# stereo or mono



## koncept (Sep 7, 2006)

is xlr stereo or mono?? example, using a laptop 1/8" to 1/4" /xlr depending upon adapters (all adapters used maintain stereo signals) would it still be considered a stereo input at the board??? or do you truly need to run two xlr to maintain the stereo input??


----------



## Footer (Sep 7, 2006)

XLR in its native form is mono. If you get a 3.5mm to xlr adapter (which should not exist in a perfect world) you will be hard combing 2 channels of audio into one channel (and loseing quality in the process). Your best bet if you want to go XLR into a console is to get a 3.5mm to 1/4, run into TWO di boxes, then xlr from the DI to the console. Even better would be to go direct 3.5mm to stereo 1/4" then strait into two seperate channels on the console. The reason XLR cable has 3 conductors is that it is a balanced cable, meaing a ground carries all the way back to the source, which in turn gives you better audio quality. XLR is ment to be run long distances (called mic level). Your computer puts out a lower signal, called line level. If you try to line level into a mic level input you will eventually hurt the line level output. Get an adapter and do it the right way.


----------



## koncept (Sep 7, 2006)

ok, the guy who i saw today was convinced that using a stereo adapter on xlr to a di box to xlr to the console would not be balanced and you would loose the stereo "qualities" i have never not had my computer next to a sound board so its always been 1/4 to 1/8 and the stereo channel on the console is my friend.

but thanks for the info....


----------



## Footer (Sep 7, 2006)

koncept said:


> ok, the guy who i saw today was convinced that using a stereo adapter on xlr to a di box to xlr to the console would not be balanced and you would loose the stereo "qualities" i have never not had my computer next to a sound board so its always been 1/4 to 1/8 and the stereo channel on the console is my friend.
> but thanks for the info....



You will need to split out to TWO di boxes, not one, to maintain your stereo.


----------



## mbenonis (Sep 7, 2006)

I'd like to clear up a few things about balanced and unbalanced lines. Basically, a balanced line has three components: Signal +, Signal -, and Shield.

Signal +: See curve1.gif
Signal -: See curve2.gif

When you get noise in your line, the noise affects all of the lines in the same way. Therefore + and - get the same amount of noise on them, and in the same polarity.
####################
What you will do:
**a.** In the forum thread about whether XLR is stereo or mono, name each of the parts that the thread says make up a balanced line.
**b.** Write what comes next in the forum thread about whether XLR is stereo or mono, starting after its last sentence.

Data segment:
####################
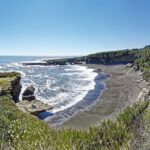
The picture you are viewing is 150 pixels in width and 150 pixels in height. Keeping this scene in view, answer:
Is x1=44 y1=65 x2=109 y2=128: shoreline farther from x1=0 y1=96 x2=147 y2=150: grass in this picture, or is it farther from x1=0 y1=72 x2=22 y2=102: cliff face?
x1=0 y1=96 x2=147 y2=150: grass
####################
Exercise answers:
**a.** Signal +, Signal -, and Shield.

**b.**
Signal +: See curve3.gif
Signal -: See curve4.gif

At the other end of the line, the device _flips_ the Signal - wave and adds it to the Signal + wave. This effectively cancels the noise that was on the line and leaves you with the signal you started with:

Signal: See curve5.gif

The astute reader will notice that this is incompatible with how most devices emit stereo signals over a three-pin connector. Thus, if you attempt to use a three-pin TRS to XLR adaptor, you'll end up with Ground on Pin 1, left on pin 2, and right on pin 3. Then, right will be flipped and combined with left at the other end, leaving you with a horrible sounding result. If you want to go stereo, split it up into two XLR connectors.
BTW, while it is true that many XLR connections are used with mics, that certainly does not preclude using XLR connections with line-level equipment, and indeed most consoles output their mains over an XLR connector. If you want to feed a line-level XLR signal into your console, just set the gain to the U or 0 mark. And if it's still too hot, see if your console has a pad switch.


----------



## PhantomD (Sep 9, 2006)

Aaaaarrrgh!

This is the exact problem we are having at my school. Two years ago, we had a projector installed permanently into our hall/theatre. I recommended that they set it up so that we went with a projector that had a wired remote over 3mm stereo cable (*cough* Sony *cough*), and then wire the remote and video cabling into our Control Booth, which would acheive two things:

1) Everything could be controlled from the one place, eliminating communication issues.
2)The 3mm stereo output on the laptop (or computer) could be plugged straight into the RCA inputs on our audio mixer

Did that happen? NO!

They went for the "cheapie" option - wired the projector inputs backstage (beside our dimmers too darnit - don't need too many people treading around there), and we are now stuck with this exact same problem described above - we have been experiencing far less than satisfactory mono audio resulting from having to convert the stereo output of the laptop backstage to mono XLR, then sending it via multicore to our mixer, then out through the speakers! And to add insult to injury, they are determined to blame it on EVERYTHING except this ridiculous system we've been landed with - "it's the laptop" or "maybe it's the DVD".

Also it doesn't help when one half of your "team" is backstage holding a remote and starting a presentation at the same time, while somebody else has to tweak the sound up in the booth!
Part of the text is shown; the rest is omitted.